Retype all of the data. Every line must match exactly.

Spatial relation data
******

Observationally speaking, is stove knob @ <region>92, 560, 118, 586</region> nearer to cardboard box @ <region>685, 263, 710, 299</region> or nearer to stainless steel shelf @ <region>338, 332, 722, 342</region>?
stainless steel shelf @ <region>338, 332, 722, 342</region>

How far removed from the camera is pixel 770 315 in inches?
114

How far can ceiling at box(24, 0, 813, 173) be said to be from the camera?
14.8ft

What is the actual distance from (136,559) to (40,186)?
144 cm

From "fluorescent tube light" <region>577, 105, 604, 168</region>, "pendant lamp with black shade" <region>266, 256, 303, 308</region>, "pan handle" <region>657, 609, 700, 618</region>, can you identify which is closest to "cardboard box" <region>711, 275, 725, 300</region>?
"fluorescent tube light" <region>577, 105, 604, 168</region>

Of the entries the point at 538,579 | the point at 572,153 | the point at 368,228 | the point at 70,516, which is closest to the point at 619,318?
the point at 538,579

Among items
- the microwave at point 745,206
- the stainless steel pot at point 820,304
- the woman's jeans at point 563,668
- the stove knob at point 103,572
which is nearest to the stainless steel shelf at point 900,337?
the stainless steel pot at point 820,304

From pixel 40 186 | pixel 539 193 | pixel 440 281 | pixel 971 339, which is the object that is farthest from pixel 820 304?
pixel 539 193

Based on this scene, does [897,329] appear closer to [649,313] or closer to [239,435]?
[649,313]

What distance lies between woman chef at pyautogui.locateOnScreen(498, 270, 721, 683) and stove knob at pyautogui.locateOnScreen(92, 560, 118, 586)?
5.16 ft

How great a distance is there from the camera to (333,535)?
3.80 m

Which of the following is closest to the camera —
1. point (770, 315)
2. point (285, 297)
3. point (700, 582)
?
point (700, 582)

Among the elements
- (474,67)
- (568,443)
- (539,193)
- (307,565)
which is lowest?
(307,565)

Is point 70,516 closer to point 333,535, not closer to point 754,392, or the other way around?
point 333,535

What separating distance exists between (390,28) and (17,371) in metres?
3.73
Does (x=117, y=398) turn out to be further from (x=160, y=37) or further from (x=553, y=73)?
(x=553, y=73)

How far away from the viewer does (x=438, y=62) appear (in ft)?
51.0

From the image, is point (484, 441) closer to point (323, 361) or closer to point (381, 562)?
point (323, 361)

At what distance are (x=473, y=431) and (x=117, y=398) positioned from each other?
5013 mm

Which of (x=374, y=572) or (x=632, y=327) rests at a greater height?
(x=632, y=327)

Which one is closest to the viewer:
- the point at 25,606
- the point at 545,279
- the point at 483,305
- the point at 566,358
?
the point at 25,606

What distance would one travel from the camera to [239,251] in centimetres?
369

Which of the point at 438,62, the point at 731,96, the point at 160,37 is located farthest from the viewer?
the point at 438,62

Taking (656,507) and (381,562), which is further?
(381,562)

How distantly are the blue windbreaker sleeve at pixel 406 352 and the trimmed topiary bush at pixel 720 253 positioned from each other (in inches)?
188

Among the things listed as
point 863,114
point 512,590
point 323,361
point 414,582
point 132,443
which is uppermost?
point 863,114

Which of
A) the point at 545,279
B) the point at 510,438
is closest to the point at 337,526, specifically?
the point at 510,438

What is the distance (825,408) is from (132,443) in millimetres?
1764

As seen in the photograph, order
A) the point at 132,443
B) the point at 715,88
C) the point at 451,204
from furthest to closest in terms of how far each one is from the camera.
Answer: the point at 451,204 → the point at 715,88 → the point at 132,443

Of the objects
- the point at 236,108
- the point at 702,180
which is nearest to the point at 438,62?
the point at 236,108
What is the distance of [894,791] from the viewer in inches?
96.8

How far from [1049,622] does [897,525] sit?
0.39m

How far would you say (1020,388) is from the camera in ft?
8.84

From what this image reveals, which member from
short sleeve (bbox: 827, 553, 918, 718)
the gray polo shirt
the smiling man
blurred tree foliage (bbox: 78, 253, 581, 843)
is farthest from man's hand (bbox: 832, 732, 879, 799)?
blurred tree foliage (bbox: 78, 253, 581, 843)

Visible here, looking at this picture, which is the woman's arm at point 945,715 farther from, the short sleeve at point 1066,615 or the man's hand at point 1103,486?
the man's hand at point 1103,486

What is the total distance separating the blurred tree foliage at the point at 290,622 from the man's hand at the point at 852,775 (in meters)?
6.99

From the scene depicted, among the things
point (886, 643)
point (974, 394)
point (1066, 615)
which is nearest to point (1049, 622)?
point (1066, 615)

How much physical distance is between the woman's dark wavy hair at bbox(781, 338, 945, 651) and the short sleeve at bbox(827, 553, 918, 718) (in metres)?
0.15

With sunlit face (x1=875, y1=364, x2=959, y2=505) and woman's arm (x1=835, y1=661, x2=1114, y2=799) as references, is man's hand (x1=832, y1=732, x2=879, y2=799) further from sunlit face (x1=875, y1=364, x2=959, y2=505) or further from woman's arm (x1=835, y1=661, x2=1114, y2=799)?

******

[TASK SOLUTION]:
Observationally speaking, is stove knob @ <region>92, 560, 118, 586</region> nearer to cardboard box @ <region>685, 263, 710, 299</region> or nearer to stainless steel shelf @ <region>338, 332, 722, 342</region>?
stainless steel shelf @ <region>338, 332, 722, 342</region>

How far removed from the camera is pixel 770 315 in inches?
114

How far can ceiling at box(24, 0, 813, 173) be said to be from the camera?
14.8ft

What is the actual distance from (136,559) to (40,186)?
144 cm

From "fluorescent tube light" <region>577, 105, 604, 168</region>, "pendant lamp with black shade" <region>266, 256, 303, 308</region>, "pan handle" <region>657, 609, 700, 618</region>, can you identify which is closest to "cardboard box" <region>711, 275, 725, 300</region>?
"fluorescent tube light" <region>577, 105, 604, 168</region>

Of the entries the point at 538,579 | the point at 572,153 | the point at 368,228 | the point at 70,516, which is closest to the point at 619,318?
the point at 538,579

Among items
- the microwave at point 745,206
- the stainless steel pot at point 820,304
- the woman's jeans at point 563,668
- the stove knob at point 103,572
which is nearest to the stainless steel shelf at point 900,337?
the stainless steel pot at point 820,304

From pixel 40 186 | pixel 539 193 | pixel 440 281 | pixel 971 339, which is the object that is farthest from pixel 820 304?
pixel 539 193

Based on this scene, does [897,329] appear closer to [649,313] or closer to [239,435]?
[649,313]

What distance lies between woman chef at pyautogui.locateOnScreen(498, 270, 721, 683) and stove knob at pyautogui.locateOnScreen(92, 560, 118, 586)?
5.16 ft

How great a distance is there from the camera to (333,535)?
3.80 m

Which of the following is closest to the camera —
1. point (770, 315)
2. point (285, 297)
3. point (700, 582)
?
point (700, 582)

Among the elements
- (474,67)
- (568,443)
- (539,193)
- (307,565)
which is lowest?
(307,565)

Is point 70,516 closer to point 333,535, not closer to point 754,392, or the other way around?
point 333,535

What separating distance exists between (390,28) and (17,371) in metres?
3.73
Does (x=117, y=398) turn out to be further from (x=160, y=37) or further from (x=553, y=73)?
(x=553, y=73)

How far away from the viewer does (x=438, y=62) appear (in ft)?
51.0

From the image, is point (484, 441) closer to point (323, 361) or closer to point (381, 562)?
point (323, 361)

At what distance are (x=473, y=431) and (x=117, y=398) positioned from each other?
5013 mm

Which of (x=374, y=572) or (x=632, y=327) rests at a greater height?
(x=632, y=327)

Which one is closest to the viewer:
- the point at 25,606
- the point at 545,279
- the point at 483,305
- the point at 566,358
?
the point at 25,606

What distance would one travel from the camera to [239,251] in centimetres?
369

Which of the point at 438,62, the point at 731,96, the point at 160,37 is located farthest from the viewer?
the point at 438,62

Taking (656,507) and (381,562), which is further?
(381,562)

How distantly are the blue windbreaker sleeve at pixel 406 352 and the trimmed topiary bush at pixel 720 253 positioned from each other (in inches)?
188

Among the things listed as
point 863,114
point 512,590
point 323,361
point 414,582
point 132,443
which is uppermost?
point 863,114

Which of
A) the point at 545,279
B) the point at 510,438
is closest to the point at 337,526, specifically?
the point at 510,438

What is the distance (825,408) is from (132,443) in millimetres?
1764

As seen in the photograph, order
A) the point at 132,443
B) the point at 715,88
C) the point at 451,204
from furthest to closest in terms of how far each one is from the camera.
Answer: the point at 451,204 → the point at 715,88 → the point at 132,443

Of the objects
- the point at 236,108
- the point at 702,180
which is nearest to the point at 438,62?
the point at 236,108
What is the distance of [894,791] from the viewer in inches?
96.8

How far from [1049,622] does [897,525] sit?
0.39m

How far would you say (1020,388) is from the camera in ft?
8.84

From what this image reveals, which member from
short sleeve (bbox: 827, 553, 918, 718)
the gray polo shirt
the smiling man
blurred tree foliage (bbox: 78, 253, 581, 843)
is farthest from man's hand (bbox: 832, 732, 879, 799)?
blurred tree foliage (bbox: 78, 253, 581, 843)

Visible here, looking at this picture, which is the woman's arm at point 945,715 farther from, the short sleeve at point 1066,615 or the man's hand at point 1103,486?
the man's hand at point 1103,486

What is the total distance separating the blurred tree foliage at the point at 290,622 from the man's hand at the point at 852,775 (in meters)?
6.99

From the scene depicted, among the things
point (886, 643)
point (974, 394)
point (1066, 615)
which is nearest to point (1049, 622)?
point (1066, 615)

How much physical distance is between the woman's dark wavy hair at bbox(781, 338, 945, 651) and the short sleeve at bbox(827, 553, 918, 718) (in metres)?
0.15

With sunlit face (x1=875, y1=364, x2=959, y2=505) and woman's arm (x1=835, y1=661, x2=1114, y2=799) as references, is man's hand (x1=832, y1=732, x2=879, y2=799) further from sunlit face (x1=875, y1=364, x2=959, y2=505) or further from woman's arm (x1=835, y1=661, x2=1114, y2=799)?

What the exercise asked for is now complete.